Part 3 – The Proposed Solution
In reference to the above statements regarding utilization of the lot, particularly justification for a larger design concept, I take this opportunity to propose a counter view.
This design concept pivots 180 degrees, offering a solution without detriment to the applicant’s intentions yet fulfilling the intent of the design guidelines and interests of citizens to protect the historic neighborhood and consequently their property investments.
The following design alternative, a compromise, pays respect to the rhythm, scale, style, and integrity of the residential context. It is a concept called ‘decentralized design’, where major parts of the building are separated and expressed as individual design elements, also referred to as ‘monopoly houses’. These functional elements or house blocks are arranged in a fashion emulating a small-scale composition or neighborhood unto itself thus resulting in mass, scale, rhythm, and roof forms that would be sensitive and complimentary with the surrounding residential context. It works well with the large lot where it can ‘spread out’ and convey the correct character and ambience. Further, it would create an appropriate ‘southern gateway’ into town as viewed from Cross Street. With this simple concept, the client’s large building footprint is decentralized leading one to focus more on the individual building elements of the composition than on a singular building mass.

===============

Instructions for the task = Copy the proposed design solution text word for word, from its heading through the final sentence.

Dataset extract =
===============

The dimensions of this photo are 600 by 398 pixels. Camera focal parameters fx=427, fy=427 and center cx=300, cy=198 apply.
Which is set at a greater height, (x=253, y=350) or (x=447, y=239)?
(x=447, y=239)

===============

Problem solution =
Part 3 – The Proposed Solution
In reference to the above statements regarding utilization of the lot, particularly justification for a larger design concept, I take this opportunity to propose a counter view.
This design concept pivots 180 degrees, offering a solution without detriment to the applicant’s intentions yet fulfilling the intent of the design guidelines and interests of citizens to protect the historic neighborhood and consequently their property investments.
The following design alternative, a compromise, pays respect to the rhythm, scale, style, and integrity of the residential context. It is a concept called ‘decentralized design’, where major parts of the building are separated and expressed as individual design elements, also referred to as ‘monopoly houses’. These functional elements or house blocks are arranged in a fashion emulating a small-scale composition or neighborhood unto itself thus resulting in mass, scale, rhythm, and roof forms that would be sensitive and complimentary with the surrounding residential context. It works well with the large lot where it can ‘spread out’ and convey the correct character and ambience. Further, it would create an appropriate ‘southern gateway’ into town as viewed from Cross Street. With this simple concept, the client’s large building footprint is decentralized leading one to focus more on the individual building elements of the composition than on a singular building mass.